This has been on my mind quite a bit lately:
It's sad, and criminal, that California schools have fallen from nationally recognized leaders to one of the worst since I was in school. Not only is the quality fallen (by whose measure? I refer to 'common' knowledge. I may put some real effort into this question later), spending per student in the state is among the lowest in the nation! So how did this happen with all of the 'fixing' that has been going on for the last few decades?!
It seems to me, the efforts to 'fix' education over the last few decades has had the exact opposite of intentions. Lessons are less creative today than in the past (I personally have seen this, and it is not necessarily the fault of teachers.) As hard as teachers work to provide an excellent environment for learning, they have a limited amount of time in the day for creativity. Subject matter is increasingly scripted, especially in schools where test scores need to be improved. Teachers have less time to plan creative lessons because of increasing demands for administrative responsibilities.
Besides what is happening in schools, children increasingly have less time for imaginative play. Play time is scheduled with friends selected by parents who remain close at hand to deal with any issues, relieving children of the opportunity to deal with conflict on their own. Children don't have as much choice who their friends are, or don't learn to make friends with children who are available (those who live nearby.)
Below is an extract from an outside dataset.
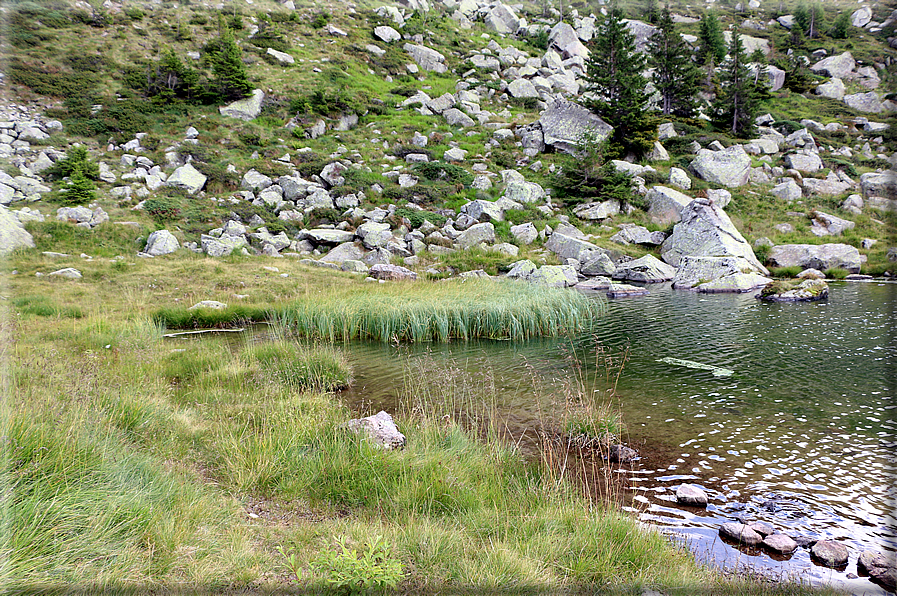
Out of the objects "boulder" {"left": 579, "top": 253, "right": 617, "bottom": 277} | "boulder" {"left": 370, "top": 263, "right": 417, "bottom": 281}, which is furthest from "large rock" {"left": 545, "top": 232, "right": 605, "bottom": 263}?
"boulder" {"left": 370, "top": 263, "right": 417, "bottom": 281}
So how can we provide better educations for our children? Give them time to use their imaginations; limit game time, television, force them to play outside when the weather is nice, give them low tech toys which enable imaginative play, let them learn to work out problems with other children on their own. At school, standardized testing needs to be changed in fundamental ways; how the tests are used, administered, and how they are written. Centralization of education needs to end, this is the biggest problem education faces today. What works with one population, won't work in another. Using a single solution for the nation limits creation of varied solutions.
Children are not raw materials to be processed like steel in a tractor factory. Every child is a little different. I think, with the increasing amount of research being done in the area of child development, teachers, administrators, and parents can better pick and choose what procedures and methods should be applied for their students. Not all parents, teachers, and administrators are created the same, so something needs to be in place to monitor the performance of each – no one of these players in a child's education should be muted, or have executive power. Power wielding has no place in deciding a child's future, adults' games to get ahead, make a name at others' expense, has only one consequence – the harming of a child, or children.